Records of spatial reasoning questions:
= = =
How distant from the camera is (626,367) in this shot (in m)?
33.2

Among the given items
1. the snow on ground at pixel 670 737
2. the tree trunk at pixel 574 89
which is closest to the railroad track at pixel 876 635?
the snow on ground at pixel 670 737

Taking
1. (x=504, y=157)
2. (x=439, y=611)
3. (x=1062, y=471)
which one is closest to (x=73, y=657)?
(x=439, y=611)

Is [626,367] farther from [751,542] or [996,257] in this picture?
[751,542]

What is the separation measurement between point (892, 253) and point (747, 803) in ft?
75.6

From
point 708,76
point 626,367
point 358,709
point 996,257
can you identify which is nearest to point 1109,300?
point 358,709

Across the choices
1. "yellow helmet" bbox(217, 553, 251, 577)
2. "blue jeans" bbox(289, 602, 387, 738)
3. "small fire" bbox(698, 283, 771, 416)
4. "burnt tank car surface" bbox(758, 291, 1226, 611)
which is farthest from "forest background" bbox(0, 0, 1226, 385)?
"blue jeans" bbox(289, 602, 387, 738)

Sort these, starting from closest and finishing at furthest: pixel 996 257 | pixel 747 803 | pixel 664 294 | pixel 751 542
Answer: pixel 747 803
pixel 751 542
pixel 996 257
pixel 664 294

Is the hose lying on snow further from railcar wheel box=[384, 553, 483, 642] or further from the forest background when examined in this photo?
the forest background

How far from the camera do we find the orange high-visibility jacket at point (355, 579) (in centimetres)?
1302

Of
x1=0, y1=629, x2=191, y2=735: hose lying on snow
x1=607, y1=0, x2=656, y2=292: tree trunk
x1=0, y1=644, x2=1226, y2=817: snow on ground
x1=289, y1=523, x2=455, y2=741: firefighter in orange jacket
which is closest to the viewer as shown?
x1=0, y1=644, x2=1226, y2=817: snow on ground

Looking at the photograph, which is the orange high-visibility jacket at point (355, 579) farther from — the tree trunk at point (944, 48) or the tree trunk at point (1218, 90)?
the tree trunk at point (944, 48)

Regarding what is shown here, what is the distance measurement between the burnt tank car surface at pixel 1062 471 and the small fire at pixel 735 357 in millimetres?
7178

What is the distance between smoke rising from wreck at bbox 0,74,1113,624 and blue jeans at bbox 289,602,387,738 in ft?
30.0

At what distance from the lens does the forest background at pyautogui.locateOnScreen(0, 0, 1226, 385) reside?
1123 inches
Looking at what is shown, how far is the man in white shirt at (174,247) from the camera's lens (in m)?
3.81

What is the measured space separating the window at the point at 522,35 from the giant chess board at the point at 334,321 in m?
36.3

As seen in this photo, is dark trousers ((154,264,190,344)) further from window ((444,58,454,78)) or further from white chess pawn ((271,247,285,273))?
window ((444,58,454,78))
= = =
→ DIRECTION
Convert every entry from the one containing "What is the distance between" through the last entry into a two-column CSV headed entry_text and answer, one row per entry. Put each value in a single quoted field, with any line breaks replaced by spaces.

→ SOLVED PROBLEM
entry_text,answer
"What is the distance between smoke rising from wreck at bbox 0,74,1113,624 and blue jeans at bbox 289,602,387,738 in ft?","30.0"
"At what distance from the lens does the forest background at pyautogui.locateOnScreen(0, 0, 1226, 385) reside?","1123 inches"
"Looking at what is shown, how far is the man in white shirt at (174,247) from the camera's lens (in m)?","3.81"
"What is the measured space separating the window at the point at 522,35 from the giant chess board at the point at 334,321 in m?","36.3"
"As seen in this photo, is dark trousers ((154,264,190,344)) further from window ((444,58,454,78)) or further from white chess pawn ((271,247,285,273))?","window ((444,58,454,78))"